Assignment:
Decide whether each statement agrees with the post on local medicine, answering yes or no and quoting the words of the post that settle it. 1. At other facilities, patients must pay before they are treated. 2. The man treated for his knee had never been to the facility. 3. The compound was visited on two Sundays in a row.

Monday, March 24, 2008

Local Medicine



Local medicine happens here, sometimes called witch doctors. Often you can diagnose a sickle cell patient, by merely noting the small cuts on his body from the local treatment. There's a struggle between patients choosing local treatment vs traditional medicine. One barrier to traditional medicine is the cost, our facility tries to contain cost, but at other facilities you must pay before treatment. Then families can put pressure on loved ones to seek local treatment first, even the educated. The full time doctors told a story of a medical assistant choosing local treatment for his daughter's femur fracture over traditional medicine. It's something very different than America.

Tommy had brought us to a compound, where a man was receiving local medicine for his knee on our Sunday trips to the bush. How it worked out, we went to the compound two Sundays in a row, so we saw two different types of "healing." I'll try to post both pictures of the same guy above. In one picture, multiple small cuts have been made all over the knee. In the second, he has cow dung spread over the knee. In fairness to the man, he had been at our facility at some point, but the doctors were not sure if he had tumor or what, he was referred to go to an orthopedist, but then opted for local treatment.

Material provided:
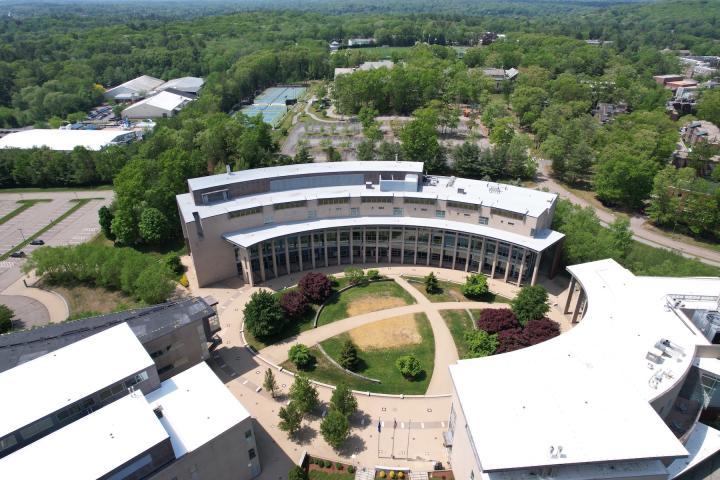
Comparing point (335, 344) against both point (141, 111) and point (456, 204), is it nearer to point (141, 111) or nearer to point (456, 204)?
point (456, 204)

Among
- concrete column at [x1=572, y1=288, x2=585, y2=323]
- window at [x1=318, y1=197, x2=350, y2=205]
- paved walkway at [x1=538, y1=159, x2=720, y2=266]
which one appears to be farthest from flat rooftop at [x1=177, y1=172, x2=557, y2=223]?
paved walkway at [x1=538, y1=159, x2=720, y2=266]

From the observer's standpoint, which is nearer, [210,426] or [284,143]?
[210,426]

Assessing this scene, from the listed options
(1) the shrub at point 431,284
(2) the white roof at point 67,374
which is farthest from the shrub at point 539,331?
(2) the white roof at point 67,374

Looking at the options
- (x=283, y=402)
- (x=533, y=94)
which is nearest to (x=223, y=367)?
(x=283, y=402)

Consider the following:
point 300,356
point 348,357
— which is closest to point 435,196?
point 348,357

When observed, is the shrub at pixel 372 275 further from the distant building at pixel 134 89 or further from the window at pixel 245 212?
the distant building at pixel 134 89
---
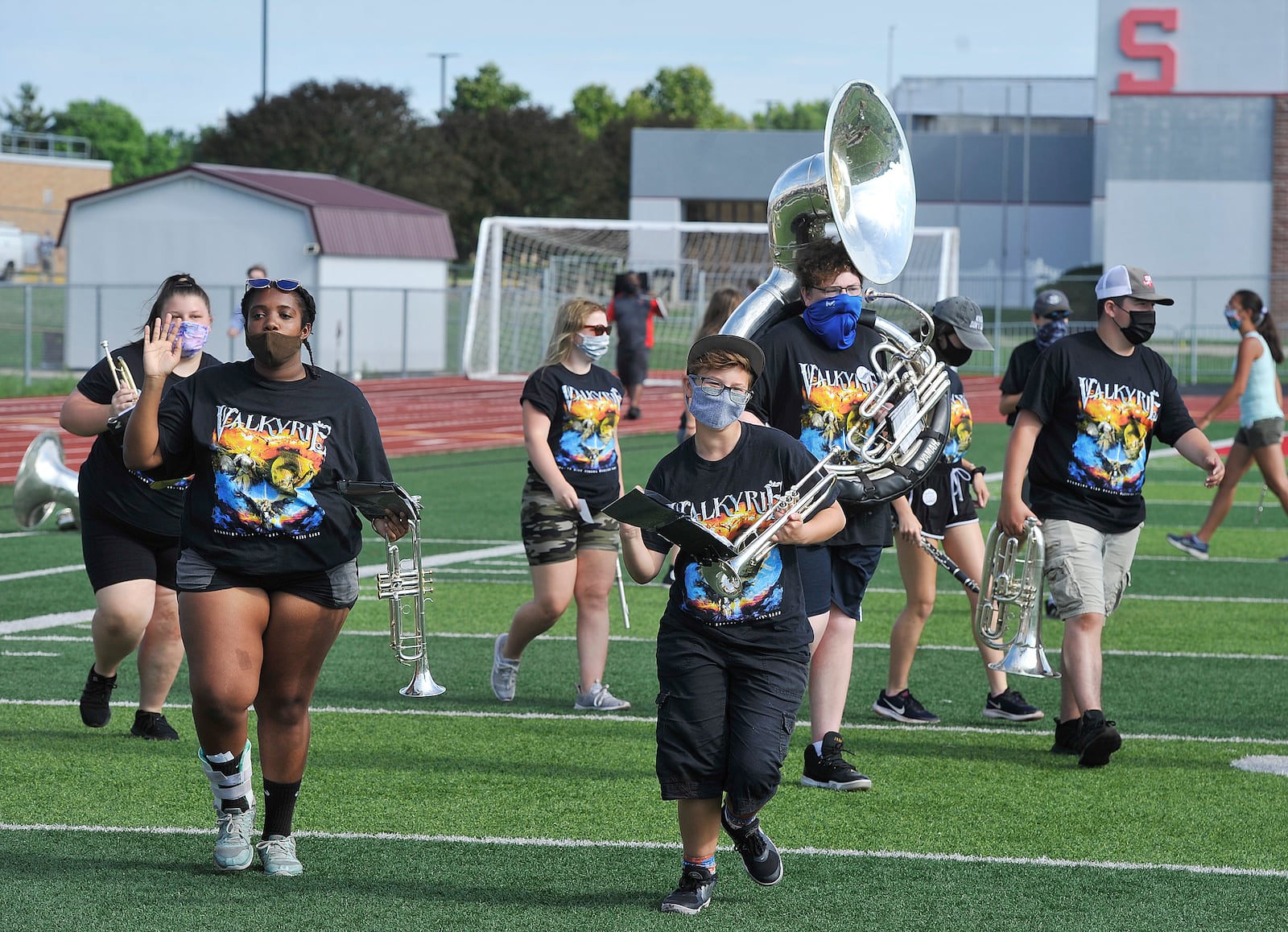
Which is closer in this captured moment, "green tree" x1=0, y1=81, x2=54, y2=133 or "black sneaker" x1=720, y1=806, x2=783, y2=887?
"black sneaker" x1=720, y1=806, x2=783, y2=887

Result of the exercise:
1. Yes: "at other facilities you must pay before treatment."
2. No: "he had been at our facility at some point"
3. Yes: "we went to the compound two Sundays in a row"